How does everyone approach the comparative passage in reading comprehension?

I've seen a couple of posts that advocate for reading passage A, going through the questions then reading passage B and again going through the questions ( The presumptive benefit is not falling into probably what is the most common trap answer choice - a detail that is discussed in one passage but not the other.

Admittedly I have not tried this approach (and I do plan on experimenting later with this) but for point-at-issue questions in LR, I have never liked the approach of reading one response, eliminating answer choices and then reading the second response before hopefully honing in on the correct answer. For whatever reason, I just find it too mechanical and feel that I am better able to get a sense of the tension in the two statements by reading them concurrently instead of 'jumping around' the screen from stimulus to ACs, to a different part of the stimulus back to the ACs again. Perhaps somewhat related is that I find that doing the acceptable situation question in LG as I read the rules to be somewhat discombobulating and that it disrupts the natural rhythm of figuring out how the rules interact with one another (I'd happily trade away the additional 10 seconds in efficiency for a stronger comprehension of the game board).

Additionally, I think the digital format compounds the amount of needlessly bouncing around in the comparative passage in terms of having to click through each question.

My current approach is to read Passage A in totality, then creating a low resolution summary for the structure of this passage. Afterwards, I go onto Passage B, again reading the passage in its entirety and before building out another quick low resolution summary for this second passage and finally I quickly consider how the two passages are related.

Previously, I read Passage A (creating a low res summary for each paragraph as I went) and would immediately proceed to Passage B (also creating a low res summary for each paragraph as I went) and felt that this handicapped me in getting a sense of how the two passages as a whole related to each other. Also, I think going right from one to the other further confused me to what details were included in each passage.

Does anyone else do something similar? I know that RC tends to be the most divergent in terms of strategy but just curious as to what others are doing here.


  • Chris NguyenChris Nguyen Alum Member Administrator Sage 7Sage Tutor
    4538 karma

    Hey there! Hope this helps.

    Reading Passage A, then going to the questions, then reading passage B and answering the rest of the questions has worked wonders for me. And it’s exactly because of what you pointed out. It is so easy to remember details from Passage A and apply it to the questions when it’s fresh in my mind. With this approach I’ve gone from comparative passages being my worst passages to them being my best, usually missing zero. This strategy helps with remembering the minute details that the answer choices will call upon. The questions usually go much quicker the 2nd round as well, and you may think going through the answer choices twice in a row wastes time, but I’ve found in my experience that’s just not the case.

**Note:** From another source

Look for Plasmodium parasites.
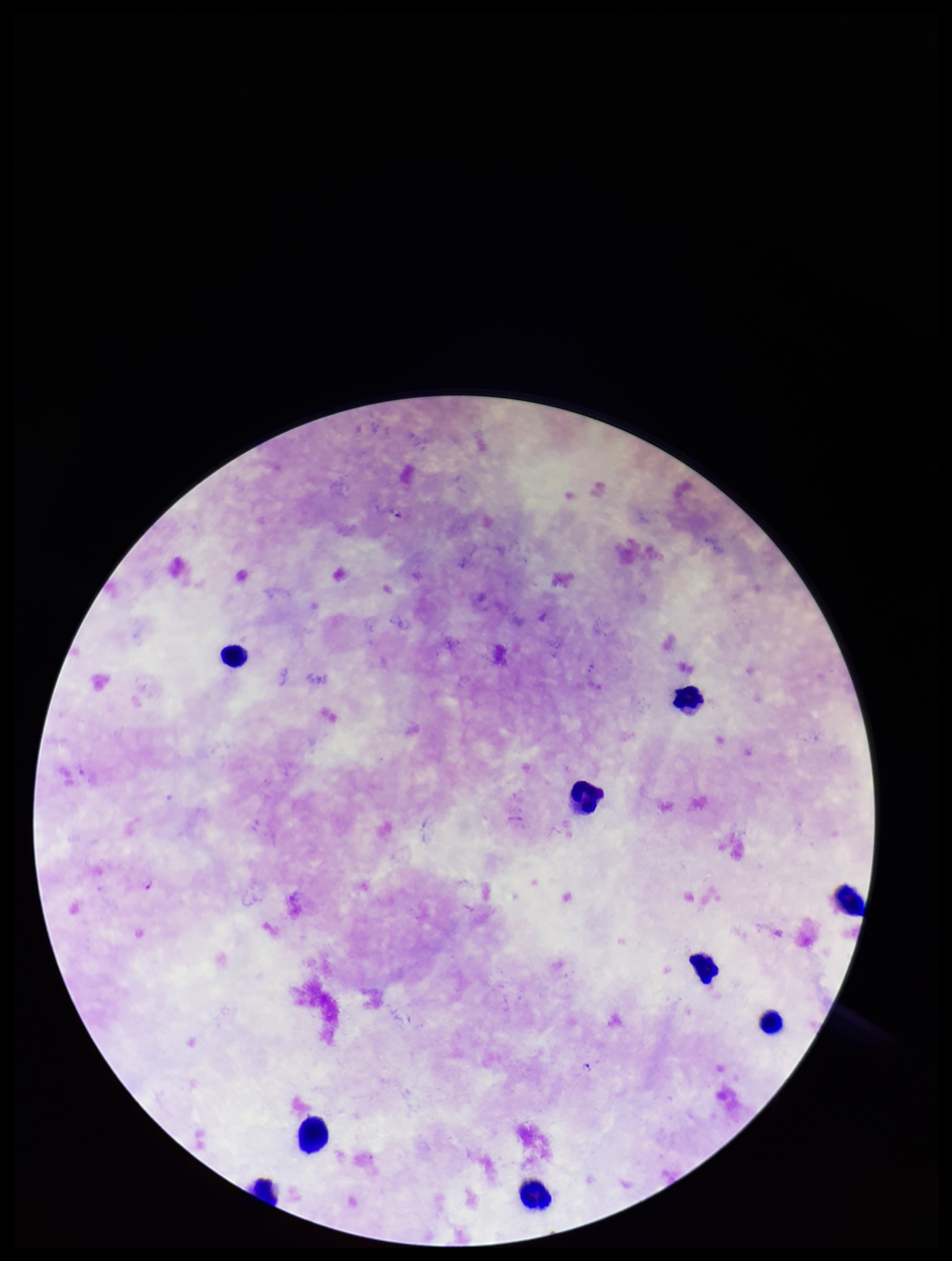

    With Agree/Disagree questions, I don’t use the same strategy because the text isn’t long enough for me to forget details I was reading in the stimulus. I don’t have trouble recalling details because the text short. This is not the case in reading comprehension.

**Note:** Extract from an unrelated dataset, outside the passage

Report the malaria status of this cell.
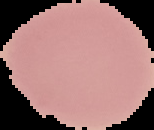

It is uninfected.

preparation: thin blood smear
image_type: segmented cell region with the area outside set to black
image_size: 154×130 pixels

    For LG, I think you’re saying that when you’re doing the recommended process acceptable situation questions, you are trading away a stronger knowledge of how the rules connect with each other. But I don’t see this as the case. You can both do the acceptable situation in the process recommended as well as have a strong grasp of the game board. It doesn’t have to be one for the other.

  • edited June 2020 410 karma

    As someone who was really in line with your method before (ie. read both before going into questions) since at first I was really good at comparative passages, I noticed when the subject matter became more esoteric I was having a lot more trouble keeping track of all the ideas (ie. as I got to later PTs). I switched over to the method to try it, and it's helped keep my comparative passage pretty consistent even when I feel I don't actually understand one of the passages at all.

    I'd recommend you at least give it a fair shot to see what happens. RC is more personal than LR and LG in some ways, what works for some might not work for others, but try the different strats properly to see what sticks and what doesn't.

    At first I was not a fan of what I thought were overly mechanistic approaches, but the more I attack the test the more I realize that it's nice to have consistency in approach as long as it's not your only approach. It gives you an initial toolkit to work from and then you have other measures in place when it's not enough.

  • ahnendc-1ahnendc-1 Member
    642 karma

    Thank you @Christopherr and @jeff.wongkachi for the input! I will try it out and repost my thoughts.